XHAGR-FM/XEAGR-AM
- Acapulco, Guerrero; Mexico;
- Frequencies: 810 kHz 105.5 MHz
- Branding: Radio Fórmula

Programming
- Format: News/talk

Ownership
- Owner: Radio Fórmula; (Transmisora Regional Radio Fórmula, S.A. de C.V.);
- Sister stations: XHACA-FM

History
- First air date: January 25, 1994 (concession) November 1994 (FM)
- Call sign meaning: Acapulco, Guerrero

Technical information
- Class: B1 (FM) B (AM)
- Power: 7 kW day/0.6 kW night
- ERP: 10 kW
- HAAT: 437.3 m
- Transmitter coordinates: 16°49′15.17″N 99°50′06.52″W﻿ / ﻿16.8208806°N 99.8351444°W

Links
- Website: radioformulaguerrero.com

= XHAGR-FM =

Radio Fórmula station in Acapulco, Guerrero

XHAGR-FM 105.5/XEAGR-AM 810 is a combo radio station in Acapulco, Guerrero.

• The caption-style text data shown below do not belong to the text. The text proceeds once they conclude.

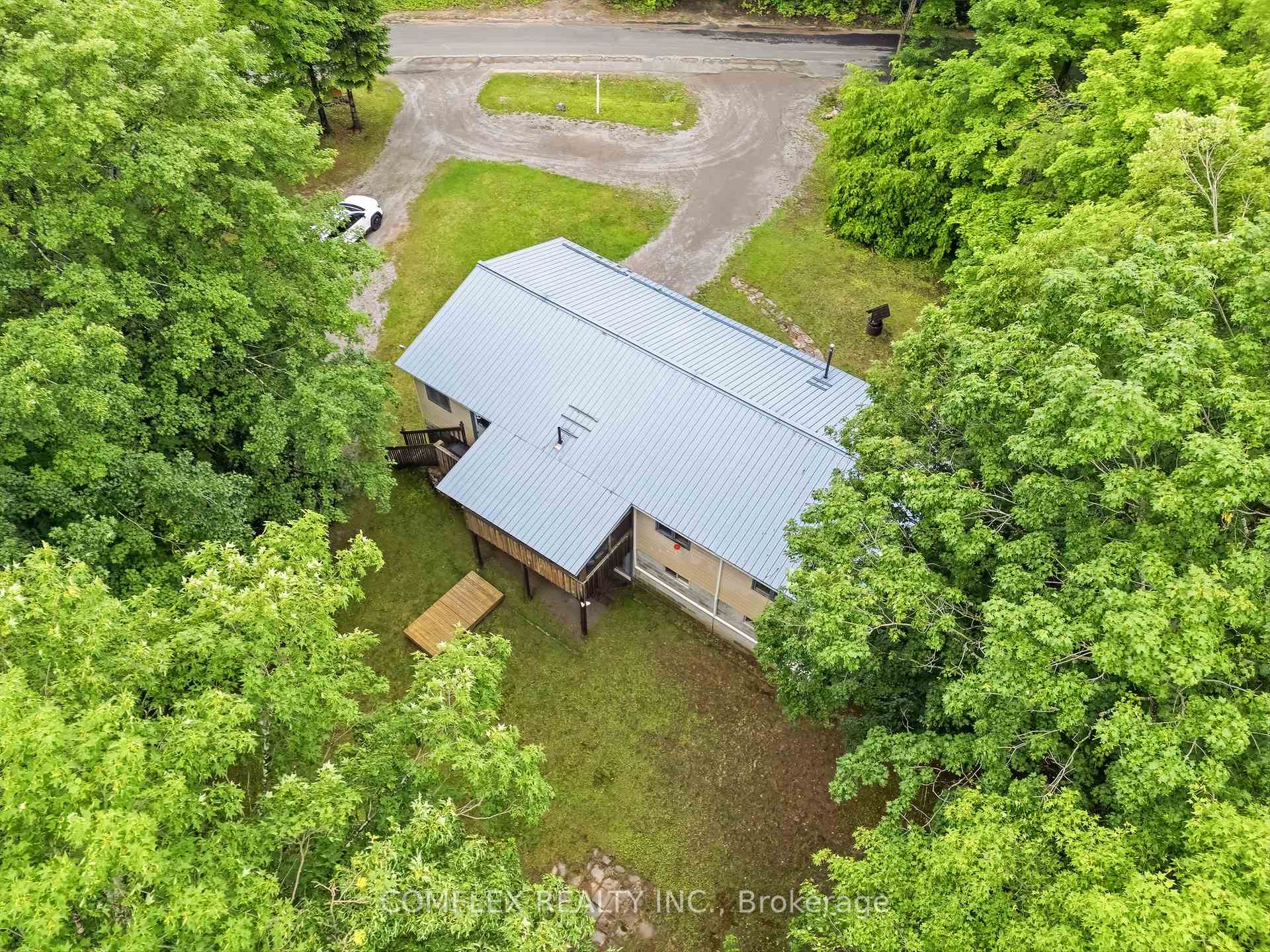Photo 35 of 1354 Clear Lake Road, Minden Hills, Lutterworth — HOMEH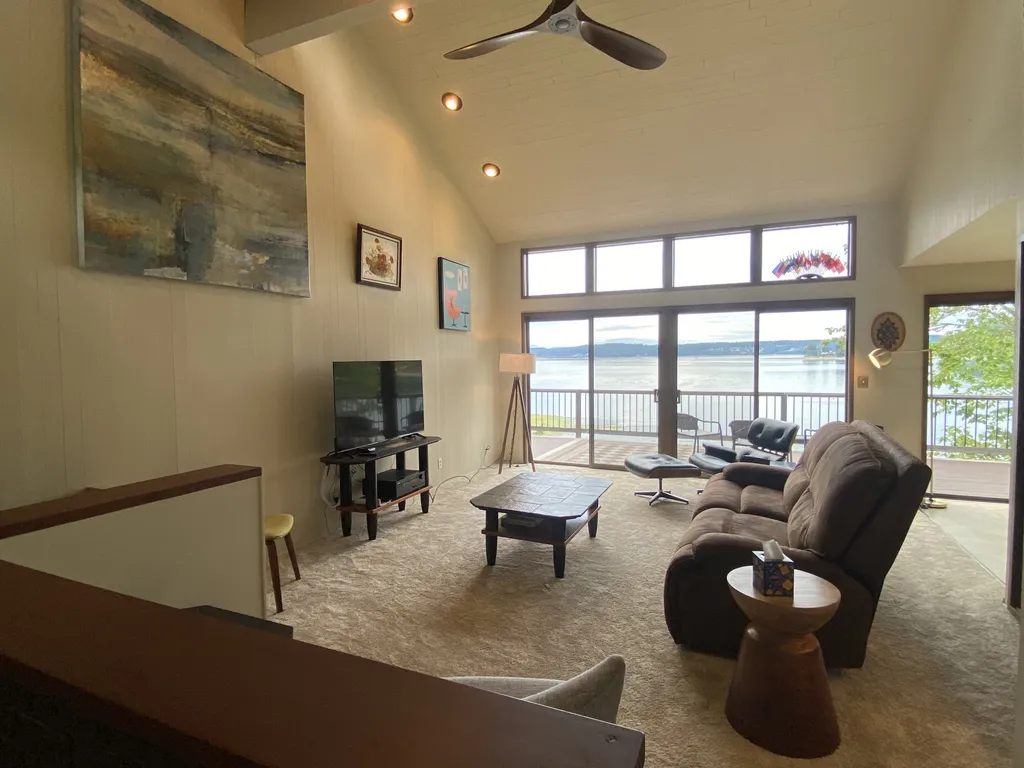 PNW MCM 155ft Private Waterfront Gem on Raft Island w/Hot Tub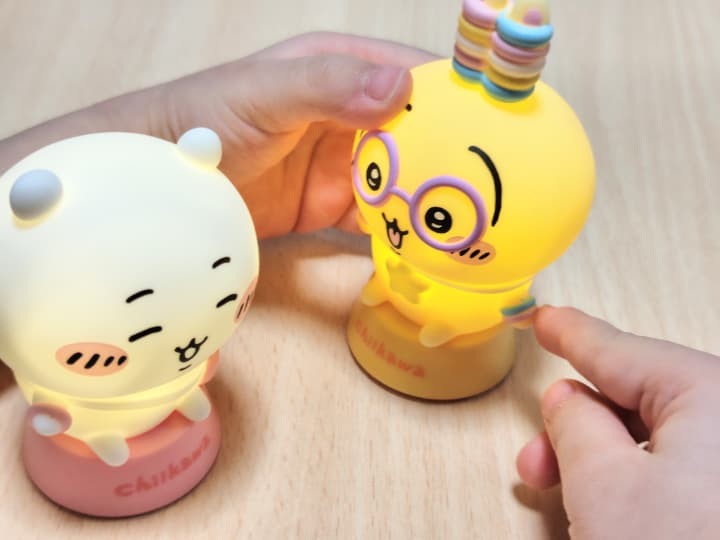 ちいかわキャライトは、ぽわっと光って綺麗。あたたかみのあるライトです。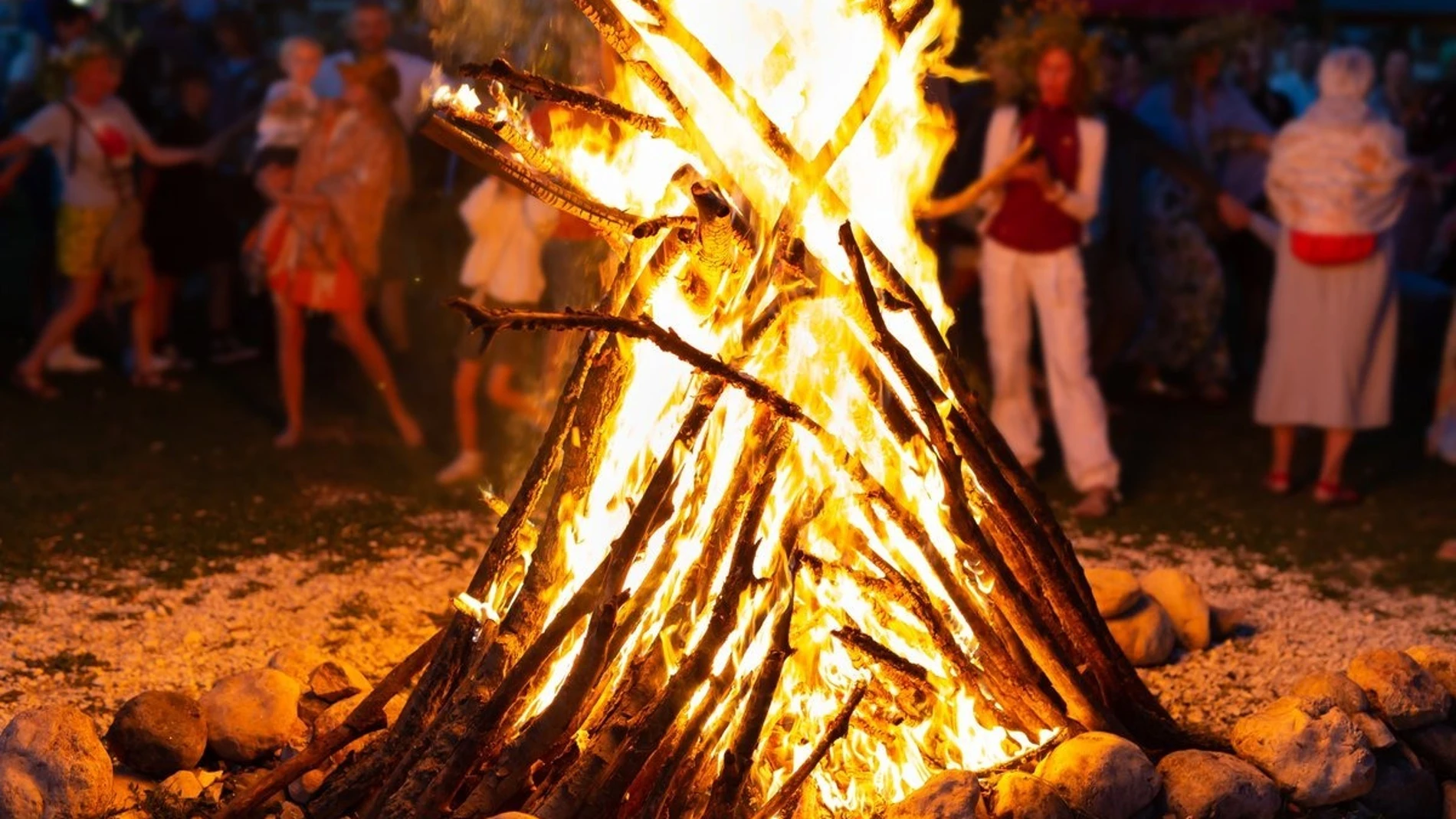 Fiestas de San Antón 2025 en Zaragoza: Dónde disfrutar de las tradicionales hogueras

It is owned by and carries the Radio Fórmula network.

==History==
XEAGR received its first concession on January 25, 1994. It was originally owned by Radio Creatividad, S.A., a subsidiary of Radiorama. That November, the station was authorized for its FM combo, XHAGR-FM 105.5. In 2000, Radio Fórmula bought the station.